# Passage shown
Start of Block

Family Law Update for January 2018

In this Issue …

A Word from Gregg Herman
Happy New Year and a look forward to 2018

Thoughts on Family Law Video
Where have all the family law cases gone?

Wisconsin Courts Updates
Cohabitation case

Decisions Across The Nation
Contingent fee agreements as property, Herd of cattle treated as real property, Breach of spousal fiduciary duty due to not disclosing options trading, Illegal tape recording of mother and child, Correcting a QDRO and more.

Legislative Watch
Contingent placement and parent relocation bills and new tax bill summary.

Preparing for international adoption

Family Law Articles & Publications
Family Law Quarterly issue on spousal support

A Word from Gregg Herman …


It’s hard to believe, but this is the 19th year that we have provided FLU as a free service. We thank all of our faithful readers and wish all a happy and healthy 2018.

Speaking of 2018, permit me to provide a commercial preview. For the first time, early this new year, Loeb & Herman, S.C. will provide download access to our family law case library. Our library will include a comprehensive list of all family law cases in Wisconsin for the last 40 years plus leading cases from elsewhere in the country.

End of Block

# To do
- A) Using the January 2018 family law update, decide whether each statement agrees with it: (i) the update has been offered free for 19 years; (ii) the planned case library will cover Wisconsin family law cases from the last 20 years; (iii) the Legislative Watch section includes a summary of a new tax bill. For each, give yes or no and quote the words that decide it.
- B) Continue the January 2018 family law update, starting after its last sentence.

# Records taken from a collection
Start of Block

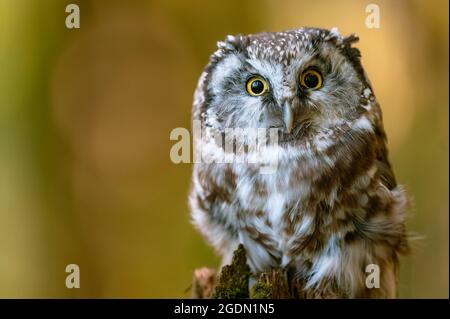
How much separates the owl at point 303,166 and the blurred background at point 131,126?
8.1 inches

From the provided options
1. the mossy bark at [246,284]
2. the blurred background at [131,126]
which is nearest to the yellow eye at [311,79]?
the blurred background at [131,126]

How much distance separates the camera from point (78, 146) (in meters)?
1.74

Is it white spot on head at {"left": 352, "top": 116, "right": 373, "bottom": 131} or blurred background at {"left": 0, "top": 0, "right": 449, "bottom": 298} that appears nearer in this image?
white spot on head at {"left": 352, "top": 116, "right": 373, "bottom": 131}

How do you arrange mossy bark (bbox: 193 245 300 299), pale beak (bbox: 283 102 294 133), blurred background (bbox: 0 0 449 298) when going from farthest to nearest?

End of Block

# Task responses
- A)
(i) Yes: "this is the 19th year that we have provided FLU as a free service."
(ii) No: "a comprehensive list of all family law cases in Wisconsin for the last 40 years"
(iii) Yes: "Contingent placement and parent relocation bills and new tax bill summary."

- B)
This library will be organized by topic and will be linked to the full cases. Please check FLU and my web site for launch dates and information on costs and access.

Thoughts on Family Law Video

This month I discuss the paucity of family law cases decided by the Wisconsin Court of Appeals in 2017.

Wisconsin Courts Update

On the last business day of the month, the Wisconsin Supreme Court issued its decision in Sands v. Menard, 2017 WI 110.

The court noted that a cohabitation case under Watts v. Watts, 137 Wis.2d 506, 405 N.W.2d 305 (1987) and the cases that followed “make clear that unjust enrichment by a former cohabitant is founded on the premise of a mutual undertaking or joint enterprise which results in an accumulation of assets in which the parties expected to share equally but which are unfairly retained by one party.” In this case, the court held that Sands and Menard were not engaged in a “joint enterprise” as required under Watts.

Decisions Across the Nation

The following cases are provided courtesy of Contributing Editor Laura Morgan, Family Law Consulting. Laura is available for consultation, brief writing and research on family law issues throughout the country. She can be reached through her Web site or via e-mail.

Please Note: Most decisions are posted in Adobe Acrobat (PDF) format.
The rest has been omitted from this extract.